→ Lines of spatial reasoning questions
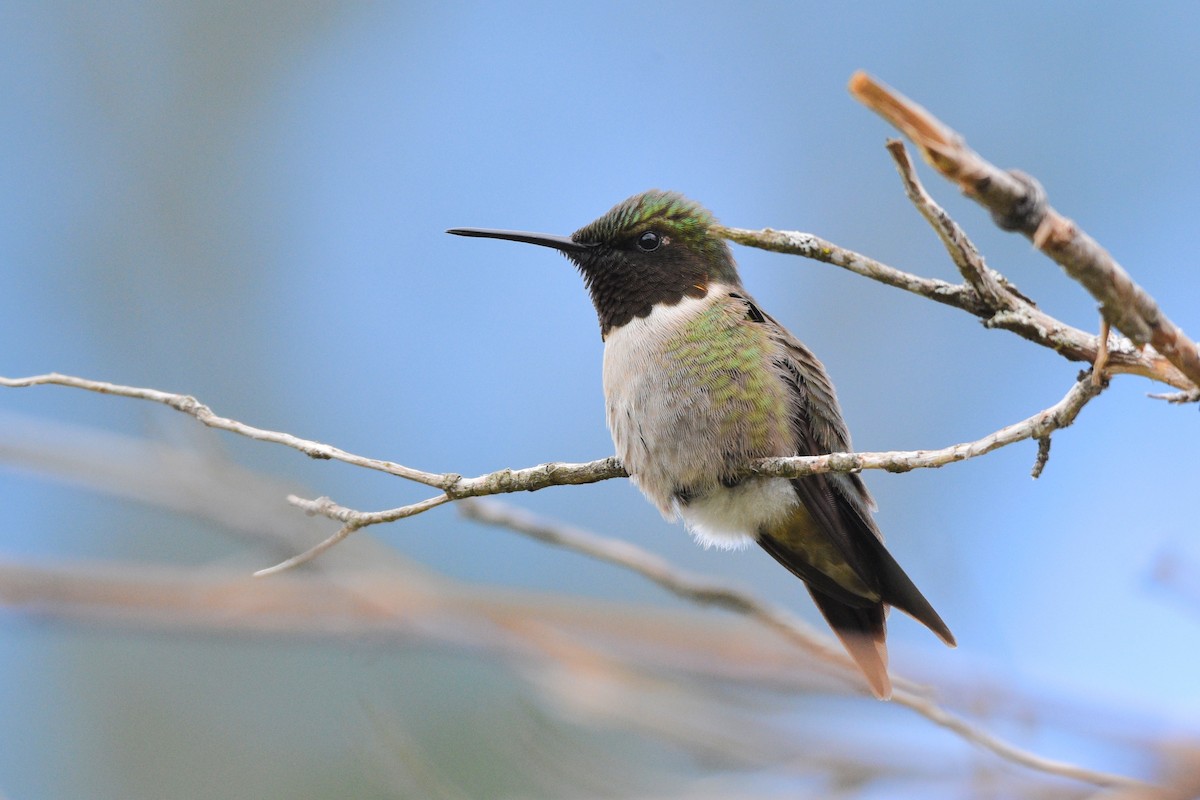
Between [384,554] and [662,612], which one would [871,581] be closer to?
[662,612]

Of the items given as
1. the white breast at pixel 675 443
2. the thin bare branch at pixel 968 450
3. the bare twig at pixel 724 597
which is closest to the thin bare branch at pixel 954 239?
the thin bare branch at pixel 968 450

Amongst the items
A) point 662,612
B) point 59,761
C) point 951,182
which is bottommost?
point 951,182

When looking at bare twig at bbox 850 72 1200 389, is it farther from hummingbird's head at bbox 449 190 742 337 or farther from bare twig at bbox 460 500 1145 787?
hummingbird's head at bbox 449 190 742 337

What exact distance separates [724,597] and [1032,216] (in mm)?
1608

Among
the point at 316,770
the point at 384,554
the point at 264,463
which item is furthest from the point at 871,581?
the point at 264,463

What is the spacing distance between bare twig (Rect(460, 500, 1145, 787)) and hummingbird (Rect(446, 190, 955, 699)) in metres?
0.29

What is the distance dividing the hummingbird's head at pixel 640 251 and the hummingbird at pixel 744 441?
6 cm

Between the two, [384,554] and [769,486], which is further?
[384,554]

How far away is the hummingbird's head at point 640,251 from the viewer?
363 centimetres

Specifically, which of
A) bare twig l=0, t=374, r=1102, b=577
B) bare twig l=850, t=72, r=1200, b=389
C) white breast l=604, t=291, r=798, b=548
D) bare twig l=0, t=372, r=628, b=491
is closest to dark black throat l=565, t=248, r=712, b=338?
white breast l=604, t=291, r=798, b=548

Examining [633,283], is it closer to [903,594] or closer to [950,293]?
[903,594]

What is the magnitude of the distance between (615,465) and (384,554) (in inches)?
42.0

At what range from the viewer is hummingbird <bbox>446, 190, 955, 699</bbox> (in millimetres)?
3125

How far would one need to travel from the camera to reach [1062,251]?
49.0 inches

→ Exercise
Retype all of the lines above word for word, omitting the pictures.

→ Result below
Between [384,554] and [662,612], which one would [871,581] be closer to?
[662,612]

Of the items given as
1. the white breast at pixel 675 443
2. the thin bare branch at pixel 968 450
3. the bare twig at pixel 724 597
which is closest to the thin bare branch at pixel 954 239?
the thin bare branch at pixel 968 450

Amongst the items
A) point 662,612
B) point 59,761
C) point 951,182
which is bottommost?
point 951,182

When looking at bare twig at bbox 850 72 1200 389, is it farther from hummingbird's head at bbox 449 190 742 337 or farther from bare twig at bbox 460 500 1145 787?
hummingbird's head at bbox 449 190 742 337

What exact distance separates [724,597] and [1032,216] (in mm)?
1608

Among
the point at 316,770
the point at 384,554
the point at 264,463
which item is furthest from the point at 871,581?
the point at 264,463

What is the spacing distance between bare twig (Rect(460, 500, 1145, 787)) and hummingbird (Rect(446, 190, 955, 699)) in metres?
0.29

What is the distance dividing the hummingbird's head at pixel 640 251 and the hummingbird at pixel 744 441?
6 cm

Between the two, [384,554] and [769,486], which is further?
[384,554]

How far away is the hummingbird's head at point 640,251 from the viewer?
363 centimetres

Specifically, which of
A) bare twig l=0, t=374, r=1102, b=577
B) bare twig l=850, t=72, r=1200, b=389
C) white breast l=604, t=291, r=798, b=548
D) bare twig l=0, t=372, r=628, b=491
is closest to dark black throat l=565, t=248, r=712, b=338?
white breast l=604, t=291, r=798, b=548

Examining [633,283], is it closer to [903,594] or closer to [950,293]?
[903,594]

What is the magnitude of the distance between (615,465) and (384,554) (in inches)?
42.0

At what range from the viewer is hummingbird <bbox>446, 190, 955, 699</bbox> (in millimetres)?
3125

How far would one need to travel from the camera to reach [1062,251]?
49.0 inches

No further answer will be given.